__OBJECTIVE__. Copy every one of the lines below without changing anything.

Lines of data
= = = =

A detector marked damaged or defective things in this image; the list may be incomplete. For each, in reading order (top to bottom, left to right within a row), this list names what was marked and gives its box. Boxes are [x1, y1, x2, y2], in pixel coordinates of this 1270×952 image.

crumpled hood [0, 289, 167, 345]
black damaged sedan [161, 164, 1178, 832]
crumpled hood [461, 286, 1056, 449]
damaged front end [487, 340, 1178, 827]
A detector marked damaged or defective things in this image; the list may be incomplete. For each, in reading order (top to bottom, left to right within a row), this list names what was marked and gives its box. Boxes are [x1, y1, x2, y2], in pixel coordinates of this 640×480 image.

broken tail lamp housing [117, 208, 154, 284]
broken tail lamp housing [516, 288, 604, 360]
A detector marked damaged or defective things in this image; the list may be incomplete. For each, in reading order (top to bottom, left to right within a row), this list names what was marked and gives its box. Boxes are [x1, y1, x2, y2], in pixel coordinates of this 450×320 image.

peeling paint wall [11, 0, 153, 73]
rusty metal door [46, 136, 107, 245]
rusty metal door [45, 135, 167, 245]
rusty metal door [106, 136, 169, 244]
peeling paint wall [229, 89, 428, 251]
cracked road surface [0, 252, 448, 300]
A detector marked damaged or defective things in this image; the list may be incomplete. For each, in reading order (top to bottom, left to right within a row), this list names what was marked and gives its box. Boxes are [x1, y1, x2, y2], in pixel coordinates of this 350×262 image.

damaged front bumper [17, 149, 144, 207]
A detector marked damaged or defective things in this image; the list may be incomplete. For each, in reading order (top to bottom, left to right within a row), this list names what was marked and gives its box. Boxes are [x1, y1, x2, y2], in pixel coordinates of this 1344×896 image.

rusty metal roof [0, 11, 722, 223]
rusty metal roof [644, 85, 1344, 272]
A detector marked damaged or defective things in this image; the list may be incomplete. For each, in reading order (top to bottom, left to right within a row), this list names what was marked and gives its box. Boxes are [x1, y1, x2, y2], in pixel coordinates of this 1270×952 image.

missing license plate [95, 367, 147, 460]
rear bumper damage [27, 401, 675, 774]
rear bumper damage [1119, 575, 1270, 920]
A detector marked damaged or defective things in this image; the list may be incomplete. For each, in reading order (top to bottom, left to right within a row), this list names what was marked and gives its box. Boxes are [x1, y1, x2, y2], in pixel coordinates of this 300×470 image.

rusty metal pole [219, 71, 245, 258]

= = = =

__REPLY TO THE EXERCISE__.
A detector marked damaged or defective things in this image; the list may be incomplete. For each, in reading order (top to bottom, left to right within a row), this list names what was marked and gives its box. Boxes are [x1, y1, x2, y2], in pixel coordinates of this 1270×952 image.

crumpled hood [0, 289, 167, 345]
black damaged sedan [161, 164, 1178, 832]
crumpled hood [461, 286, 1056, 449]
damaged front end [487, 340, 1178, 827]
A detector marked damaged or defective things in this image; the list may be incomplete. For each, in reading order (top to bottom, left to right within a row), this list names what was marked and gives its box. Boxes are [x1, y1, x2, y2], in pixel coordinates of this 640×480 image.

broken tail lamp housing [117, 208, 154, 284]
broken tail lamp housing [516, 288, 604, 360]
A detector marked damaged or defective things in this image; the list may be incomplete. For each, in reading order (top to bottom, left to right within a row), this list names what was marked and gives its box. Boxes are [x1, y1, x2, y2], in pixel coordinates of this 450×320 image.

peeling paint wall [11, 0, 153, 73]
rusty metal door [46, 136, 107, 245]
rusty metal door [45, 135, 167, 245]
rusty metal door [106, 136, 169, 244]
peeling paint wall [229, 89, 428, 251]
cracked road surface [0, 252, 448, 300]
A detector marked damaged or defective things in this image; the list may be incomplete. For each, in reading order (top to bottom, left to right within a row), this list names what was marked and gives its box. Boxes are [x1, y1, x2, y2], in pixel coordinates of this 350×262 image.

damaged front bumper [17, 149, 144, 207]
A detector marked damaged or defective things in this image; the list may be incomplete. For each, in reading order (top to bottom, left to right within a row), this list names what was marked and gives its box. Boxes are [x1, y1, x2, y2], in pixel coordinates of this 1344×896 image.

rusty metal roof [0, 11, 722, 223]
rusty metal roof [644, 85, 1344, 272]
A detector marked damaged or defective things in this image; the list may be incomplete. For each, in reading order (top to bottom, left to right within a row), this list names what was marked and gives its box. Boxes are [x1, y1, x2, y2], in pixel coordinates of this 1270×952 image.

missing license plate [95, 367, 147, 460]
rear bumper damage [27, 401, 675, 774]
rear bumper damage [1119, 575, 1270, 920]
A detector marked damaged or defective things in this image; the list may be incomplete. For each, in reading order (top to bottom, left to right within a row), this list names what was marked and gives its box. Boxes are [x1, y1, x2, y2], in pixel coordinates of this 300×470 image.

rusty metal pole [219, 71, 245, 258]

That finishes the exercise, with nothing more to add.